My director seemed to be semi-sabotaging our market install. At core team meetings, she would ask leaders whether they were on schedule, and upon hearing they weren’t, she would only say OK before moving to the next person. We were months and about a million over. She knew I thought we should ask people what the hold-up was, if they needed help, more training, etc. We had a planned core team meeting with the market CFO to give a status and tell him whether we felt on track and could make our live date. My manager came in to my office right before the meeting and told me to keep my mouth shut at the meeting. I sent my resume out the next week.


When my boss left, and HIS boss left within a day of each other. This was just after a new CEO took over.


My division was sold. The buyer offered a voluntary severance package within two weeks of the sale being final.


My company was acquired by a competitor. That’s probably the most obvious sign that’s it’s time to move on.


Our company was acquired. Marketing and accounting are the first to go.


Continually getting new “managers” who kept asking me how they should do their job.


When I realize the culture and the legacy leadership was never going to change.


My boss, the CIO of a large, multi-state IDN, falling asleep in my annual performance review.


New CEO hired through board member good-old-boy network was threatened by my skills and influence over the organization. Good thing my employment contract had a decent severance clause.

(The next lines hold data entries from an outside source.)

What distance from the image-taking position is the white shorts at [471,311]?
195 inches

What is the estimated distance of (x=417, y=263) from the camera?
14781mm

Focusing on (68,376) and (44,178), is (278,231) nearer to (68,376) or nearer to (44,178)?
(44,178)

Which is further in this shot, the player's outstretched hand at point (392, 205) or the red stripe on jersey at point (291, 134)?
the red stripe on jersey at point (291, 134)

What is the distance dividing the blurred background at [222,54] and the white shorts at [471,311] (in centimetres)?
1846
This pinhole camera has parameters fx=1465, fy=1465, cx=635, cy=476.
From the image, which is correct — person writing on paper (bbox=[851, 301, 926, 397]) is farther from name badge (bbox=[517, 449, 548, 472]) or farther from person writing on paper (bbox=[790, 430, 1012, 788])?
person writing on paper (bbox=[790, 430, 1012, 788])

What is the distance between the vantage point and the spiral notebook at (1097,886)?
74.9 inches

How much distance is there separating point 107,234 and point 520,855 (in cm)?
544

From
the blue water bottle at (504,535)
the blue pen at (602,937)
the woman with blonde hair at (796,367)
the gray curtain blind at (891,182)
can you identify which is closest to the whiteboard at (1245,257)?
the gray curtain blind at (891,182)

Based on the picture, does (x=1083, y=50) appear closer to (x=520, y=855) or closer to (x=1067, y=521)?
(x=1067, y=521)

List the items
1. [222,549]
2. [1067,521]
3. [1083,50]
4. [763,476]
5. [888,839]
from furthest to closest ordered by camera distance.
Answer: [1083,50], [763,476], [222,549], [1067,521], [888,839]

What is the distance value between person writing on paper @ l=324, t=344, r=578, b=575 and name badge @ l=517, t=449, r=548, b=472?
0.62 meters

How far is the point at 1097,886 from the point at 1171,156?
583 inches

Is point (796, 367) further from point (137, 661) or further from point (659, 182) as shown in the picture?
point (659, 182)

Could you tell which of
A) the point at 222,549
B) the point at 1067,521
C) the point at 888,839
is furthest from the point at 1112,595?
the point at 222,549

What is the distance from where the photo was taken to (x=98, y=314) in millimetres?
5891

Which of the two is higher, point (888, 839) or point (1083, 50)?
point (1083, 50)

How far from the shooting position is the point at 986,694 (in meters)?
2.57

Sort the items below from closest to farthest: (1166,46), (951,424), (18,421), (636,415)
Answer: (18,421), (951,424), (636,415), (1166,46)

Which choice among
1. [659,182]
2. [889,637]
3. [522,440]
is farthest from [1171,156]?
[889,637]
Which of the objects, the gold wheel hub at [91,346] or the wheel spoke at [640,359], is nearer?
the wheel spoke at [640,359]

CEO actually offered to extend the severance for signing a draconian non-compete agreement that went far beyond original employment contract. I turned him down. CEO was fired by the board a few months later after running the company into the ground with extravagant spending on a flawed strategy.


I decided to leave my job when I was told the CFO wouldn’t support me to be named the director of the business unit I was already leading. She would have to sign off on the position even though it didn’t report up through her. We had brought in $5m of unbudgeted money into the organization. It was a political mess and I am so glad that I left for a similar director position.